Requirements: Bacterial culture, slides, crystal violet dye, iodine, ethanol, saffranin, microscope, distilled
water, inoculating loop.
Theory:-
Bright field Microscopy: is used to detect the specimen that possess colour or have other properties that
affects the amount of light that passes through it. Many biological samples lack these characteristics and thus
must be stained with dyes to observe under bright field. Sample illumination is through transmitted (i.e.,
illuminated from below and observed from above) white light and contrast in the sample is caused by
absorbance of some of the transmitted light in dense areas of the sample.
Dark field microscopy:- is used for observing live and unstained biological samples such as smear from a
tissue culture or individual water borne single celled organisms. In dark field microscope the condenser is
designed to form a hollow cone of light. The objective lens sits in the dark hollow of this cone although the
light travels around and past the objective lens, no rays enter it. When a sample is placed on the stage, the
light at the apex of the cone strikes it. The image is made only by those rays scattered by the sample and
captured in the objective lens. The image appears bright against dark background.
Phase contrast microscopy : used for observing cells that are intact and still living for example for viewing
unstained cells growing in tissue culture, bacteria, cellular organelles and other small entities. This
microscopy improves contrast without sectioning and staining by exploiting differences in the thickness and
refractive index of various regions of the specimen being examined. The phase change produced in the light
coming out of various regions of specimen is amplified by using phase plate. Based on the pattern of
diffracted and undiffracted light an image is formed with highly contrasting bright and dark areas against an
evenly illuminated background. The phase-contrast microscope was designed to exaggerate contrast without
sacrificing resolving power.
Procedure:
Gram staining of bacterial samples
1. Clean the slides properly. Put a drop of distilled water on the slide and properly mix the bacterial culture.

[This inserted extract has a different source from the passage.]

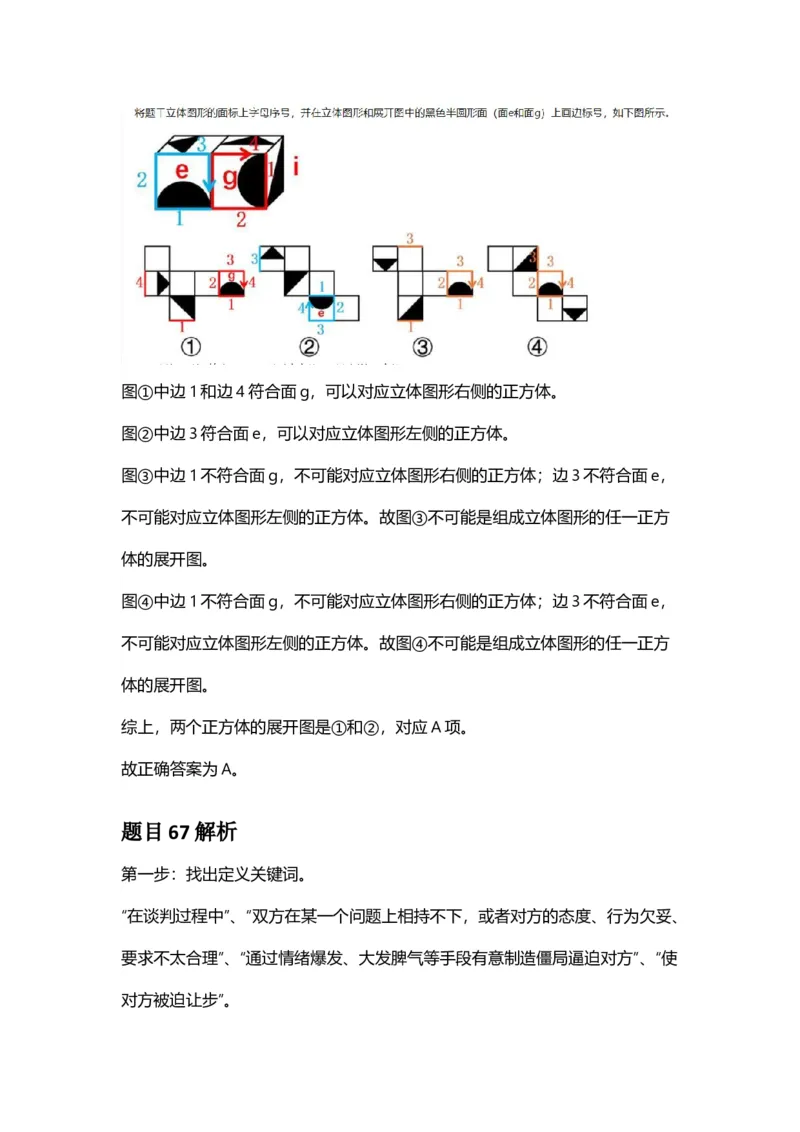 2025年贵州省公务员录用考试《行测》答案及解析_国考省考_省考真题_07贵州公务员考试真题pdf版_贵州公务员考试真题&mdash;&mdash;行测08-25_答案及解析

2. Heat fix this smear for 2-3 minutes and air dry the sample.

3. Add a drop of crystal violet to the smear and keep for 60 s.

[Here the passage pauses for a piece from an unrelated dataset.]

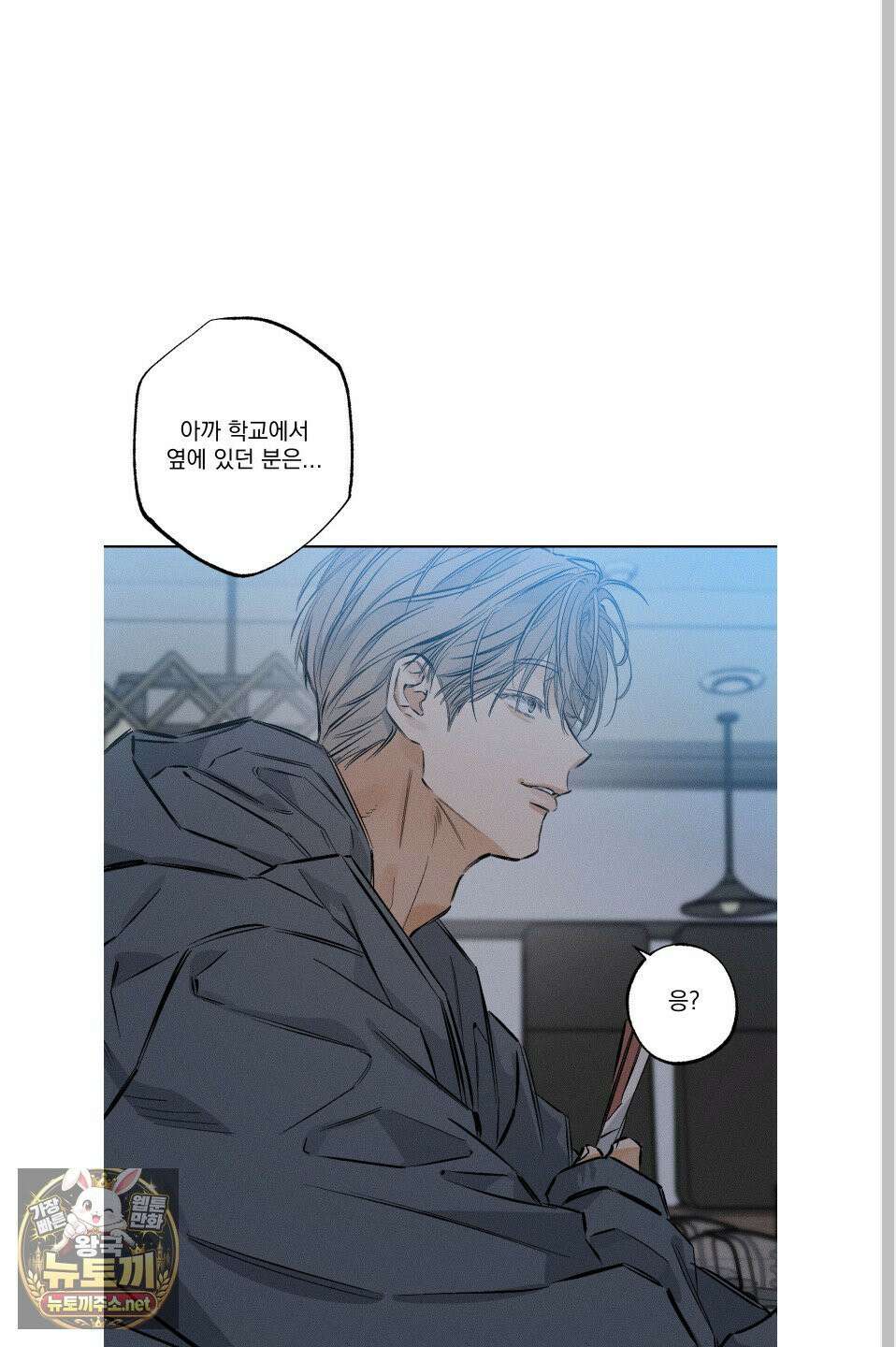 스테이지 비하인드 35화 7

4. Wash it with water, add iodine and keep for 30 s.

5. Wash the slide with ethanol, add saffranin and keep for 60 s.

6. Wash off with running water and air dry.

7. Observe it under bright microscope.

Observations:
1. Observe the stained slide under bright field microscope
2. Observe the unstained live bacterial cells under dark field and phase contrast microscope.

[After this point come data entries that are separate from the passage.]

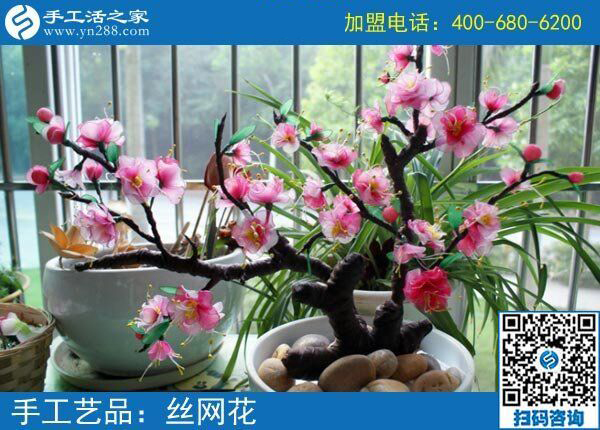 解密在家做手工活掙錢，廣東湛江栗女士把自己的訣竅分享給大家，趕緊收藏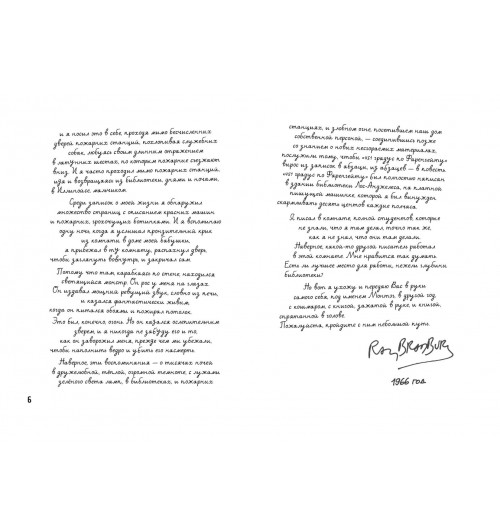 Рэй Брэдбери: 451 градус по Фаренгейту (ил. А. Симанчука)-3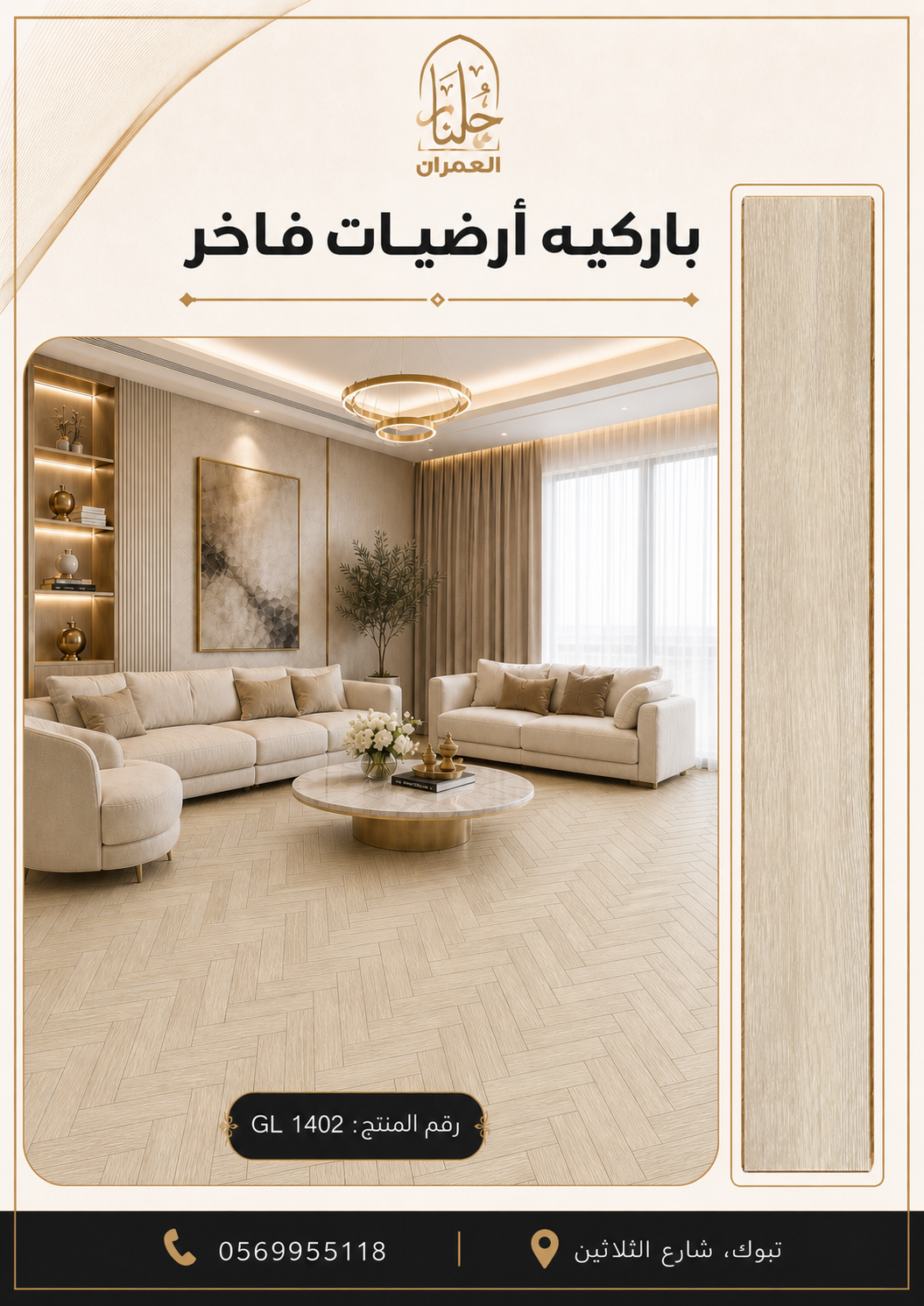 اركيه خشبي هرمي صيني GL1402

3. Observe the difference in images under all three microscopic techniques, and took the photograph.

Precautions:
Hold a microscope firmly by the stand, only. Never grab it by the eyepiece holder, for example.

Since bulbs are expensive, and have a limited life, turn the illuminator off when you are done.

Always make sure the stage and lenses are clean before putting away the microscope.

NEVER use anything but good quality lens tissue on any optical surface, with appropriate lens cleaner or
distilled water; oganic solvents may separate or damage the lens elements or coatings.

For dark field microscope, use a clean slide to avoid visualizing dust particles.

Focus smoothly; don't try to speed through the focusing process or force anything.